Brooke Greenberg, a 20-year-old Maryland resident, is amazingly the size of a preschooler.
Weighing just four pounds at birth, she suffered from a condition known as anterior hip dislocation, which caused her legs to swivel up toward the shoulders.
Although surgeons corrected the problem, during the next six years she suffered many medical emergencies that included a stroke, seven perforated ulcers, and a brain tumor that simply disappeared on its own, baffling her doctors.
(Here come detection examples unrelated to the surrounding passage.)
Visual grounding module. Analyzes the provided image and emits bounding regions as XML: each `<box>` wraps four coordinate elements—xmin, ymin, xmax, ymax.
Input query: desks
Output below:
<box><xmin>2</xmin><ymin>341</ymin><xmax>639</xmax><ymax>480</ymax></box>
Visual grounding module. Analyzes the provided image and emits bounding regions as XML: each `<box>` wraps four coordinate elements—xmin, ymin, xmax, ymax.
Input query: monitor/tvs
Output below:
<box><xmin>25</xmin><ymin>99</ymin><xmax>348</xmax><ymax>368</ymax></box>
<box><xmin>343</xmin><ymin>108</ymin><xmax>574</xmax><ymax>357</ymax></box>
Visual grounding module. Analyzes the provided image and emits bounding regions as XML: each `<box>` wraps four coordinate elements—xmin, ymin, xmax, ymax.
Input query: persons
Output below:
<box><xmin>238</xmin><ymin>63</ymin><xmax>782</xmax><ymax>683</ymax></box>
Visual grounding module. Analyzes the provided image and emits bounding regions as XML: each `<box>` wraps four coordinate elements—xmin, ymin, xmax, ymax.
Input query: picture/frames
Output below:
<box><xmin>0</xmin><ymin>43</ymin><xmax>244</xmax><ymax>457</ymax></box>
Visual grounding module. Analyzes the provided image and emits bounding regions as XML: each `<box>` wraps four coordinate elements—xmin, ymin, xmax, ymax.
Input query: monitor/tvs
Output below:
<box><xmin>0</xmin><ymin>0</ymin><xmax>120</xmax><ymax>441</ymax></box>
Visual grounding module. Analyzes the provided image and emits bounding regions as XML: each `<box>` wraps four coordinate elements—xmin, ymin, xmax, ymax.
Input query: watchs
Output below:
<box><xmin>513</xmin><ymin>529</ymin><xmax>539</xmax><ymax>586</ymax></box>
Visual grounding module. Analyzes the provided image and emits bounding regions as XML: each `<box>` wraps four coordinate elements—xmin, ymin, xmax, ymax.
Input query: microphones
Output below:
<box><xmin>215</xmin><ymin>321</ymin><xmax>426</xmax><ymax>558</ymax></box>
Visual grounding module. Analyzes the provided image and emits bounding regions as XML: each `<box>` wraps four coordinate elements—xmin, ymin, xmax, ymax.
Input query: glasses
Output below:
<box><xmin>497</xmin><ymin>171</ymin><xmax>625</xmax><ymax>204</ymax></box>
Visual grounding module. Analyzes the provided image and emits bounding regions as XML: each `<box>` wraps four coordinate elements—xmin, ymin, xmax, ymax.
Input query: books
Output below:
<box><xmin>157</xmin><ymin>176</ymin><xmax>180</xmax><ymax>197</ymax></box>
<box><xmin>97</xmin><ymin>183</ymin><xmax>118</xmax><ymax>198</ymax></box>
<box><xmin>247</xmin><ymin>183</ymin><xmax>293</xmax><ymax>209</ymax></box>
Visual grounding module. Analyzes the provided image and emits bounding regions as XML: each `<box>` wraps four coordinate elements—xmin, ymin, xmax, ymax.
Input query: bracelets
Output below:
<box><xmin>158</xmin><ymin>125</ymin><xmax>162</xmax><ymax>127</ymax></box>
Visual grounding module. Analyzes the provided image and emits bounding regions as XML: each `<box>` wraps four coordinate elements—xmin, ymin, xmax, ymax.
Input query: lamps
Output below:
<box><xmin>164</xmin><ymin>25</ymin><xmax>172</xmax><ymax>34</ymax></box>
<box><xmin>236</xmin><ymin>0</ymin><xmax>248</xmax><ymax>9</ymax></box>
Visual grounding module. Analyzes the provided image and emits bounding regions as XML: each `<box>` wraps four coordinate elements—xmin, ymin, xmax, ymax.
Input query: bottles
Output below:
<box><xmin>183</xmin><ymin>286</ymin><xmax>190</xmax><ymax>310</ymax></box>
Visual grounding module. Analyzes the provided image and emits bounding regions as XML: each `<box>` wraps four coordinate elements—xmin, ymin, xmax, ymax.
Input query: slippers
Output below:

When she was approximately five years old, Brooke simply ceased growing. Growth hormones had no effect on her condition. Dr. Richard Walker, an endocrine physiology specialist at the University of South Florida’s College of Medicine, eventually determined that Brooke’s condition is because her central control genes failed. Doctors termed the ailment “Syndrome X.”
The condition is so rare that only two others suffer from it: Nicky Freeman, a 40-year-old man in Australia who looks to be about four, and Gabrielle Williams in Montana, who is six-years-old, but still the size of an infant.
Brooke Greenberg’s condition has remained unchanged since she first developed the syndrome. She still rides in a stroller, wears diapers, and must be cared for as if she really were a toddler. When a stranger asks her mother how old Brooke is, tells them her true age, but substitutes the word months for years (as in, 20-months¬-old, rather than 20-years-old); however, because she continues to incite global attention, her anonymity may be short-lived.
Although scientists have yet to isolate the defective genes that cause Syndrome X, they believe that if they can locate and study the genes, they might hold the key to extending youth or even our lifespan.